On display, more than 160 objects from the vast collection of Koichi Yumoto, a 68-year-old ethnologist and yokai researcher in Tokyo who, during several trips and studies, collected about 5 thousand pieces, all focused on this genre. On display we will find historical artifacts, which includes a scroll painting of the famous folktale, crafts and paintings. Visitors can also learn the histories of monsters through an interactive digital picture book of yokai, and take photos with the monsters using a special camera set up at the site. And maybe we’ll find out that not all demons are so bad!

The densely populated and colorful world of the yōkai 「妖怪」 (from yō “witchcraft” and kai “mysterious apparition”) is characterized by magical and scary creatures.
They are terrifying beings, endowed with supernatural powers and usually with an animalistic and disturbing aspect: they live in parallel with men, however, not all yōkai are necessarily carriers of misfortune. In some cases, in fact, they are benevolent entities that bring good luck to those who come across them.
They are all extremely different entities in appearance, malignancy and origin: some may have human features, other animal features or even objects of common use, or they may appear as spectral phenomena. Yōkai can also be cataloged according to the place where they generally appear, some are mountain yōkai, others are trees, snow or sea.
Among the yōkai there are the shapeshifters, called bakemono 「化 け 物」 or obake 「お 化 け」: they are beings that have the ability to change their state, their nature, mostly of animal origin. Foxes, tanuki, cats and snakes when they become very old, they are thought to acquire magical powers, changing form and deceiving men.

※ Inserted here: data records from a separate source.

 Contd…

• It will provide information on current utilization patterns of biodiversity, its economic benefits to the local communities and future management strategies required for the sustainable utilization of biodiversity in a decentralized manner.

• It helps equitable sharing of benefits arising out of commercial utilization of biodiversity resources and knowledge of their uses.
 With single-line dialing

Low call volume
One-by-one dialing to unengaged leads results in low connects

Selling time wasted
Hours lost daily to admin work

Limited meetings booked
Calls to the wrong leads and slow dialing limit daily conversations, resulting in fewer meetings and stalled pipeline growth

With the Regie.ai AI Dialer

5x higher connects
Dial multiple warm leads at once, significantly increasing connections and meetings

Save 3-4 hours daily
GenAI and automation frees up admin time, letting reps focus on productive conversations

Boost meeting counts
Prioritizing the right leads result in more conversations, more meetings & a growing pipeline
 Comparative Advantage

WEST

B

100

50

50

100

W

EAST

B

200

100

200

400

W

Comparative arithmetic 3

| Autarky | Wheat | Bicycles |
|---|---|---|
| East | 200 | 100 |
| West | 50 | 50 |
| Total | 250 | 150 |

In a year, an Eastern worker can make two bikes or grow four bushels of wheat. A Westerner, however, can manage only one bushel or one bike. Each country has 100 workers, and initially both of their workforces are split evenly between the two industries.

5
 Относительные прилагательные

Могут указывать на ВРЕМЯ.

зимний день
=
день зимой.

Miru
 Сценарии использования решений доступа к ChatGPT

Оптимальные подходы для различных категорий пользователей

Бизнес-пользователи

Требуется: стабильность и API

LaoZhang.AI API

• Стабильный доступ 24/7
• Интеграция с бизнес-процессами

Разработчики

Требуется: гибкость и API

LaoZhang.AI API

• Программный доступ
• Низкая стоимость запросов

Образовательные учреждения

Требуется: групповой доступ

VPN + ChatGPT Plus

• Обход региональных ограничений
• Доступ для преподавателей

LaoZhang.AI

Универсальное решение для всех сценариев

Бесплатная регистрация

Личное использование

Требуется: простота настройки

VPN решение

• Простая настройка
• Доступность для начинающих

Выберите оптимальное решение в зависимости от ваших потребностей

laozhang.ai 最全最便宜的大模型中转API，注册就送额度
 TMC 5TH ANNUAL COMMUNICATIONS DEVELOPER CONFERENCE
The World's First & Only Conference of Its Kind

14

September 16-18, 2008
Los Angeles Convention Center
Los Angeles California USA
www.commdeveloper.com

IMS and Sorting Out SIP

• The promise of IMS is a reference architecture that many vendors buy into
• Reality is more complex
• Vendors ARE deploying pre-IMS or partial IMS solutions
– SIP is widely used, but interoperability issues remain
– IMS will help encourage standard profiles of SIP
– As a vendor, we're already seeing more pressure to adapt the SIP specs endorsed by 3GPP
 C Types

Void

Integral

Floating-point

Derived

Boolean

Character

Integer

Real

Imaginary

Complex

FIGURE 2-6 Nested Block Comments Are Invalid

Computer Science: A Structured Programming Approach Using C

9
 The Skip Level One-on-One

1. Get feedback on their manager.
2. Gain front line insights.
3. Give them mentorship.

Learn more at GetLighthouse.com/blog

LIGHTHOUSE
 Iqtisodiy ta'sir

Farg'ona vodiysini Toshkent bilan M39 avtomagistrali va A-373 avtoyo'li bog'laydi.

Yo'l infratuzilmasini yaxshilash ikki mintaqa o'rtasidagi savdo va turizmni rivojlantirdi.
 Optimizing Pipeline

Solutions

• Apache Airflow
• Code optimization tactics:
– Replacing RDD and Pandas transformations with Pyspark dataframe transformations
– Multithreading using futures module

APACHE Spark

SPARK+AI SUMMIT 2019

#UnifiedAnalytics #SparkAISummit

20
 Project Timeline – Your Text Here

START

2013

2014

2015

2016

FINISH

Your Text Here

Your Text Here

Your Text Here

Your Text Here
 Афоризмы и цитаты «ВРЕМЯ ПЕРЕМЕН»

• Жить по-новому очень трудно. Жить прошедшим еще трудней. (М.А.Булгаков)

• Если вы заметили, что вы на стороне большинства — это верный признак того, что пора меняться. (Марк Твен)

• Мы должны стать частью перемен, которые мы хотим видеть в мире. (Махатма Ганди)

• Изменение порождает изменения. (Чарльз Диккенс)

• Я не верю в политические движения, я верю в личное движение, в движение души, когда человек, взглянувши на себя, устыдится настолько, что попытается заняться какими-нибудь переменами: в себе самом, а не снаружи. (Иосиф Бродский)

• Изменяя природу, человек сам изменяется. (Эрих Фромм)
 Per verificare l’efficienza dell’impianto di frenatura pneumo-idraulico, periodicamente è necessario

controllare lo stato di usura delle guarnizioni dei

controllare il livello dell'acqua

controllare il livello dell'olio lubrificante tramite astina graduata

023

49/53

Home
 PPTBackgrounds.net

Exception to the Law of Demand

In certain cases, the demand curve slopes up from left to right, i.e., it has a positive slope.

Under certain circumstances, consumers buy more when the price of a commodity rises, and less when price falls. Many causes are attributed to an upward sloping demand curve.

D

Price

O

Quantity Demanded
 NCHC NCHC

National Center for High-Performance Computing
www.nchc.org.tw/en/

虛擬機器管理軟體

Another category of magical and mysterious creatures is represented by the yūrei 「幽 霊」 that is to say the ghosts, souls that still wander in our world due to untied ties and situations remained in suspense. These beliefs, still deeply felt in Japanese culture, are closely linked to the idea of animism that permeates the native Japanese religion (Shintō), for which it was believed that spirits resided in all things of nature: some of them had a peaceful temperament, and could bring good luck and a good harvest, while others were violent and evil, bringing bad luck and causing natural disasters and diseases. All of this necessitated the practice of rituals to calm the spirits, and transform them into benevolent beings.